> **TEXT SECTION**
========================

Calculating Mass in a Canoe Swap: A Physics Problem

[jalapenojam]

Can anyone explain to me how to do the following problem?
Ricardo, mass 75 kg, and Carmelita, who is lighter, are enjoying Lake Merced at dusk in a 20 kg canoe. When the canoe is at rest in the placid water, they exchange seats, which are 3.0 m apart and symmetrically located with respect to the canoe's center. Ricardo notices that the canoe moved 50 cm relative to a submerged log during the exchange and calculates Carmelita's mass, which she has not told him. What is it?

Thanks!

 

[jalapenojam]

i tried using the center of mass for a system of particles formula (m1x1 + m2x2 + ...)/(m1 + m2 + ...) using ricardo's seat as the starting point, but that gave me 3 kg as carmelita's mass, which I'm pretty positive is wrong.

 

[physicsfox]

This question is about the position of the center of mass between the man, the woman and the canoe. Pick an arbitrary x position to measure from, and then determine the center of mass. When they switch positions, the center of mass remains at the same location. The forces that create the movement of the two passengers are considered internal forces and thus do not accelerate (or change the position in this case) of the center of mass.

 

[physicsfox]

It may be easier not to use a spot on the boat as your reference point (since the boat moves). Pick an arbitrary Xo, and then measure everything from that location, both before and after movement.

 

[nevetsnosaj]

i did m1x1 - m3x3 = m2x2 and i got 71.67 as the mass of Carmelita. Is that the right answer?

m1 = Ricardo
m2 = Canoe
m3 = Carmelita

 

[suspenc3]

nevetsnosaj..Can you explain a little more what you did?

 

[nevetsnosaj]

i tried using the center of mass for a system of particles formula (m1x1 + m2x2 + ...)/(m1 + m2 + ...) using ricardo's seat as the starting point, but that gave me 3 kg as carmelita's mass, which I'm pretty positive is wrong.

i'm using his formula and just plug the number in. I think when Ricardo moving, he made the canoe moved for a certain distance. (the lake and the canoe is frictionless so that the momentum that ricardo give to the canoe makes the canoe move) When carmelita move, she make the canoe move to the other way since carmelita is going in opposite direction of Ricardo.

========================

> **Stored items**
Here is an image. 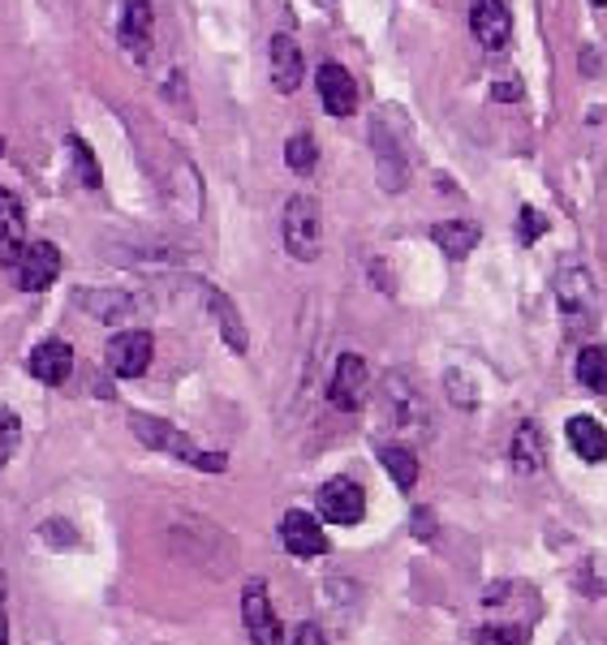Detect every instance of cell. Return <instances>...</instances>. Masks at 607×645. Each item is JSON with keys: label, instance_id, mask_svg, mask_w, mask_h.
Wrapping results in <instances>:
<instances>
[{"label": "cell", "instance_id": "1", "mask_svg": "<svg viewBox=\"0 0 607 645\" xmlns=\"http://www.w3.org/2000/svg\"><path fill=\"white\" fill-rule=\"evenodd\" d=\"M129 431H134L147 447H160V452L186 461V465H195L202 474H224V465H229L224 452H202V447H195V440H190L186 431L168 426V422L151 417V413H129Z\"/></svg>", "mask_w": 607, "mask_h": 645}, {"label": "cell", "instance_id": "2", "mask_svg": "<svg viewBox=\"0 0 607 645\" xmlns=\"http://www.w3.org/2000/svg\"><path fill=\"white\" fill-rule=\"evenodd\" d=\"M397 121V108H384L375 113L370 121V147H375V172H379V186L388 194H401L405 181H409V142H405V129Z\"/></svg>", "mask_w": 607, "mask_h": 645}, {"label": "cell", "instance_id": "3", "mask_svg": "<svg viewBox=\"0 0 607 645\" xmlns=\"http://www.w3.org/2000/svg\"><path fill=\"white\" fill-rule=\"evenodd\" d=\"M556 306L565 315L568 331H577V336L590 331L599 322V284H595V276L577 263H565L556 272Z\"/></svg>", "mask_w": 607, "mask_h": 645}, {"label": "cell", "instance_id": "4", "mask_svg": "<svg viewBox=\"0 0 607 645\" xmlns=\"http://www.w3.org/2000/svg\"><path fill=\"white\" fill-rule=\"evenodd\" d=\"M281 237L284 250L297 258V263H315L320 250H324V211L311 194H293L284 202V220H281Z\"/></svg>", "mask_w": 607, "mask_h": 645}, {"label": "cell", "instance_id": "5", "mask_svg": "<svg viewBox=\"0 0 607 645\" xmlns=\"http://www.w3.org/2000/svg\"><path fill=\"white\" fill-rule=\"evenodd\" d=\"M156 358V340H151V331L147 327H122L113 340H108V370L117 374V379H143L147 374V366Z\"/></svg>", "mask_w": 607, "mask_h": 645}, {"label": "cell", "instance_id": "6", "mask_svg": "<svg viewBox=\"0 0 607 645\" xmlns=\"http://www.w3.org/2000/svg\"><path fill=\"white\" fill-rule=\"evenodd\" d=\"M13 276H18V288H27V293L52 288L61 276V250L52 242H27L13 263Z\"/></svg>", "mask_w": 607, "mask_h": 645}, {"label": "cell", "instance_id": "7", "mask_svg": "<svg viewBox=\"0 0 607 645\" xmlns=\"http://www.w3.org/2000/svg\"><path fill=\"white\" fill-rule=\"evenodd\" d=\"M366 392H370V370L358 353H345L336 370H332V383H327V401L332 409H341V413H358L366 401Z\"/></svg>", "mask_w": 607, "mask_h": 645}, {"label": "cell", "instance_id": "8", "mask_svg": "<svg viewBox=\"0 0 607 645\" xmlns=\"http://www.w3.org/2000/svg\"><path fill=\"white\" fill-rule=\"evenodd\" d=\"M242 620L245 633L254 645H276L281 642V620H276V606L268 599V581H245L242 590Z\"/></svg>", "mask_w": 607, "mask_h": 645}, {"label": "cell", "instance_id": "9", "mask_svg": "<svg viewBox=\"0 0 607 645\" xmlns=\"http://www.w3.org/2000/svg\"><path fill=\"white\" fill-rule=\"evenodd\" d=\"M79 306L100 322H117V327H134L138 315L147 310L134 293H122V288H82Z\"/></svg>", "mask_w": 607, "mask_h": 645}, {"label": "cell", "instance_id": "10", "mask_svg": "<svg viewBox=\"0 0 607 645\" xmlns=\"http://www.w3.org/2000/svg\"><path fill=\"white\" fill-rule=\"evenodd\" d=\"M315 504H320V517L332 525H358L366 512V495L354 478H327Z\"/></svg>", "mask_w": 607, "mask_h": 645}, {"label": "cell", "instance_id": "11", "mask_svg": "<svg viewBox=\"0 0 607 645\" xmlns=\"http://www.w3.org/2000/svg\"><path fill=\"white\" fill-rule=\"evenodd\" d=\"M281 538H284V547H289V556H302V560H311V556H327V547H332L327 533H324V525L315 521L311 512H302V508L284 512Z\"/></svg>", "mask_w": 607, "mask_h": 645}, {"label": "cell", "instance_id": "12", "mask_svg": "<svg viewBox=\"0 0 607 645\" xmlns=\"http://www.w3.org/2000/svg\"><path fill=\"white\" fill-rule=\"evenodd\" d=\"M470 31H474V40L483 43V47H504L509 35H513V13H509V4L504 0H474L470 4Z\"/></svg>", "mask_w": 607, "mask_h": 645}, {"label": "cell", "instance_id": "13", "mask_svg": "<svg viewBox=\"0 0 607 645\" xmlns=\"http://www.w3.org/2000/svg\"><path fill=\"white\" fill-rule=\"evenodd\" d=\"M27 370L48 383V388H61V383H70V374H74V349L65 345V340H43L31 349V358H27Z\"/></svg>", "mask_w": 607, "mask_h": 645}, {"label": "cell", "instance_id": "14", "mask_svg": "<svg viewBox=\"0 0 607 645\" xmlns=\"http://www.w3.org/2000/svg\"><path fill=\"white\" fill-rule=\"evenodd\" d=\"M384 401H388V413L401 431H414V426H427V409H422V396L418 388L405 379V374H388L384 379Z\"/></svg>", "mask_w": 607, "mask_h": 645}, {"label": "cell", "instance_id": "15", "mask_svg": "<svg viewBox=\"0 0 607 645\" xmlns=\"http://www.w3.org/2000/svg\"><path fill=\"white\" fill-rule=\"evenodd\" d=\"M27 245V211L13 190H0V267H13Z\"/></svg>", "mask_w": 607, "mask_h": 645}, {"label": "cell", "instance_id": "16", "mask_svg": "<svg viewBox=\"0 0 607 645\" xmlns=\"http://www.w3.org/2000/svg\"><path fill=\"white\" fill-rule=\"evenodd\" d=\"M151 40H156V13H151V0H125L122 13V43L129 56H147L151 52Z\"/></svg>", "mask_w": 607, "mask_h": 645}, {"label": "cell", "instance_id": "17", "mask_svg": "<svg viewBox=\"0 0 607 645\" xmlns=\"http://www.w3.org/2000/svg\"><path fill=\"white\" fill-rule=\"evenodd\" d=\"M268 56H272V82H276V91L281 95H293L302 78H306V61H302V47L293 35H272V47H268Z\"/></svg>", "mask_w": 607, "mask_h": 645}, {"label": "cell", "instance_id": "18", "mask_svg": "<svg viewBox=\"0 0 607 645\" xmlns=\"http://www.w3.org/2000/svg\"><path fill=\"white\" fill-rule=\"evenodd\" d=\"M315 86H320V99L332 117H349L358 108V82L345 74V65H324L315 74Z\"/></svg>", "mask_w": 607, "mask_h": 645}, {"label": "cell", "instance_id": "19", "mask_svg": "<svg viewBox=\"0 0 607 645\" xmlns=\"http://www.w3.org/2000/svg\"><path fill=\"white\" fill-rule=\"evenodd\" d=\"M199 293H202V306L211 310V319L220 322V336H224V345L233 349V353H245V322H242V315L233 310V302L216 288V284H199Z\"/></svg>", "mask_w": 607, "mask_h": 645}, {"label": "cell", "instance_id": "20", "mask_svg": "<svg viewBox=\"0 0 607 645\" xmlns=\"http://www.w3.org/2000/svg\"><path fill=\"white\" fill-rule=\"evenodd\" d=\"M565 435H568V447H573L586 465H599V461H607V431L595 422V417H590V413L568 417Z\"/></svg>", "mask_w": 607, "mask_h": 645}, {"label": "cell", "instance_id": "21", "mask_svg": "<svg viewBox=\"0 0 607 645\" xmlns=\"http://www.w3.org/2000/svg\"><path fill=\"white\" fill-rule=\"evenodd\" d=\"M509 456H513V469H517V474H538V469L547 465L543 431H538L534 422H522V426L513 431V447H509Z\"/></svg>", "mask_w": 607, "mask_h": 645}, {"label": "cell", "instance_id": "22", "mask_svg": "<svg viewBox=\"0 0 607 645\" xmlns=\"http://www.w3.org/2000/svg\"><path fill=\"white\" fill-rule=\"evenodd\" d=\"M431 237H436V245L444 250L448 258H465L474 245L483 242V229L470 224V220H444V224L431 229Z\"/></svg>", "mask_w": 607, "mask_h": 645}, {"label": "cell", "instance_id": "23", "mask_svg": "<svg viewBox=\"0 0 607 645\" xmlns=\"http://www.w3.org/2000/svg\"><path fill=\"white\" fill-rule=\"evenodd\" d=\"M379 461H384V469L393 474V483L401 486V490H414L418 483V456L401 444H384L379 447Z\"/></svg>", "mask_w": 607, "mask_h": 645}, {"label": "cell", "instance_id": "24", "mask_svg": "<svg viewBox=\"0 0 607 645\" xmlns=\"http://www.w3.org/2000/svg\"><path fill=\"white\" fill-rule=\"evenodd\" d=\"M577 379H582V388H590V392H607V353L599 345H586L582 353H577Z\"/></svg>", "mask_w": 607, "mask_h": 645}, {"label": "cell", "instance_id": "25", "mask_svg": "<svg viewBox=\"0 0 607 645\" xmlns=\"http://www.w3.org/2000/svg\"><path fill=\"white\" fill-rule=\"evenodd\" d=\"M284 160H289V168H293L297 177H311L315 163H320V147H315V138H311V134H293V138L284 142Z\"/></svg>", "mask_w": 607, "mask_h": 645}, {"label": "cell", "instance_id": "26", "mask_svg": "<svg viewBox=\"0 0 607 645\" xmlns=\"http://www.w3.org/2000/svg\"><path fill=\"white\" fill-rule=\"evenodd\" d=\"M70 151H74V163H79V177L86 190H100L104 186V172H100V163H95V151L82 142V138H70Z\"/></svg>", "mask_w": 607, "mask_h": 645}, {"label": "cell", "instance_id": "27", "mask_svg": "<svg viewBox=\"0 0 607 645\" xmlns=\"http://www.w3.org/2000/svg\"><path fill=\"white\" fill-rule=\"evenodd\" d=\"M22 444V422L13 409H0V469L13 461V452Z\"/></svg>", "mask_w": 607, "mask_h": 645}, {"label": "cell", "instance_id": "28", "mask_svg": "<svg viewBox=\"0 0 607 645\" xmlns=\"http://www.w3.org/2000/svg\"><path fill=\"white\" fill-rule=\"evenodd\" d=\"M474 645H526V628L522 624H483L474 633Z\"/></svg>", "mask_w": 607, "mask_h": 645}, {"label": "cell", "instance_id": "29", "mask_svg": "<svg viewBox=\"0 0 607 645\" xmlns=\"http://www.w3.org/2000/svg\"><path fill=\"white\" fill-rule=\"evenodd\" d=\"M543 229H547V220L534 211V207H522V242H538L543 237Z\"/></svg>", "mask_w": 607, "mask_h": 645}, {"label": "cell", "instance_id": "30", "mask_svg": "<svg viewBox=\"0 0 607 645\" xmlns=\"http://www.w3.org/2000/svg\"><path fill=\"white\" fill-rule=\"evenodd\" d=\"M293 645H327V642H324V628H320L315 620L297 624V628H293Z\"/></svg>", "mask_w": 607, "mask_h": 645}, {"label": "cell", "instance_id": "31", "mask_svg": "<svg viewBox=\"0 0 607 645\" xmlns=\"http://www.w3.org/2000/svg\"><path fill=\"white\" fill-rule=\"evenodd\" d=\"M448 392L457 396L452 404H461V409H474V388H470V383H461V374H457V370L448 374Z\"/></svg>", "mask_w": 607, "mask_h": 645}, {"label": "cell", "instance_id": "32", "mask_svg": "<svg viewBox=\"0 0 607 645\" xmlns=\"http://www.w3.org/2000/svg\"><path fill=\"white\" fill-rule=\"evenodd\" d=\"M522 95V86H513V82H495V99H517Z\"/></svg>", "mask_w": 607, "mask_h": 645}, {"label": "cell", "instance_id": "33", "mask_svg": "<svg viewBox=\"0 0 607 645\" xmlns=\"http://www.w3.org/2000/svg\"><path fill=\"white\" fill-rule=\"evenodd\" d=\"M9 642V620H4V611H0V645Z\"/></svg>", "mask_w": 607, "mask_h": 645}, {"label": "cell", "instance_id": "34", "mask_svg": "<svg viewBox=\"0 0 607 645\" xmlns=\"http://www.w3.org/2000/svg\"><path fill=\"white\" fill-rule=\"evenodd\" d=\"M4 590H9V585H4V572H0V603H4Z\"/></svg>", "mask_w": 607, "mask_h": 645}, {"label": "cell", "instance_id": "35", "mask_svg": "<svg viewBox=\"0 0 607 645\" xmlns=\"http://www.w3.org/2000/svg\"><path fill=\"white\" fill-rule=\"evenodd\" d=\"M0 156H4V138H0Z\"/></svg>", "mask_w": 607, "mask_h": 645}, {"label": "cell", "instance_id": "36", "mask_svg": "<svg viewBox=\"0 0 607 645\" xmlns=\"http://www.w3.org/2000/svg\"><path fill=\"white\" fill-rule=\"evenodd\" d=\"M590 4H607V0H590Z\"/></svg>", "mask_w": 607, "mask_h": 645}]
</instances>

========================

Carry on the forum thread about the canoe seat exchange, starting right after its last sentence.

From that thoughts and his formula above, i did what i did.

 

[suspenc3]

so you did m1(x1) - m3(x3) = m2(x2)?

What did you use for the x position of the canoe..ricardo..and carmelita?

 

[nevetsnosaj]

x1 = ricardo = 3m
x2 = canoe = 50 cm
x3 = carmelita = 3m
that's what i did.

 

[Fermat]

Draw two diagrams, one for before the movement of ricardo and carmelita and another diagram for afterwards, as physicsfox suggested.

On the 1st diagram, mark the positions of the mass of ricardo, carmelita and the canoe. Now take moments to find the position of the COM of the canoe plus two canoeists.

When ricardo and carmelita exchange position, this will alter the position of the COM wrt the canoe, (but not the lake) and you know that that difference in position is 50 cm.
Now draw the 2nd diagram, marking the positions of ricardo, carmelita and the canoe again. Take moments again to find the COM of the canoe plus canoeists.

You should now be able to eliminate unknowns.

 

[nevetsnosaj]

so with that we can use the conservation of momentum and eliminate the Velocity and then find the mass of Carmelita?

 

[Fermat]

There is no momentum involved. There are no velocities involved. Simply a change in the COM of the canoe.
The movements of the canoeists are internal forces/actions and have no (external) effect upon the canoe. This means that there is no net force on the canoe/canoeists and hence no acceleration and hence its COM does not change position (wrt to its external environment). But since the COM changes inside the canoe then the canoe must move about in order to keep its original COM in the same postion (wrt the lake).

By taking moments, for the before and after cases, and using the fact that the change in COM is 50 cm, the moment equations involved will be all you need.

 

[nevetsnosaj]

i got confused with the COM and wrt. Isn't COM is Conservation of Momentum?

 

[Fermat]

Sorry, COM = Centre of Mass
wrt = with respect to

 

[nevetsnosaj]

ok. I get it. So since the COM change, the canoe moves.
I've figured out the distance between each person to the COM after the switching. What am I supposed to do with that number?

 

[Fermat]

Well, if you have a (numerical) value for the position of the COM, then the moment eqn will give you the mass of carmelita.

What value do you have ?

 

[nevetsnosaj]

Ricardo to COM = 175 cm
Carmelita to COM = 125 cm

and what's the formula of the moment eqn ?

 

[Fermat]

Hmm.
Ricardo is heavier, so the COM should be closer to him than carmelita.
Good point: The numerical values are correct

 

[nevetsnosaj]

opps... that's a typo... So i get it right, don't i? I don't know what is the moment eqn . Can you tell me the equation?

 

[Fermat]

The moment eqn is the eqn of moments.

Take moments (moment arm - is that term familiar ?) about any point.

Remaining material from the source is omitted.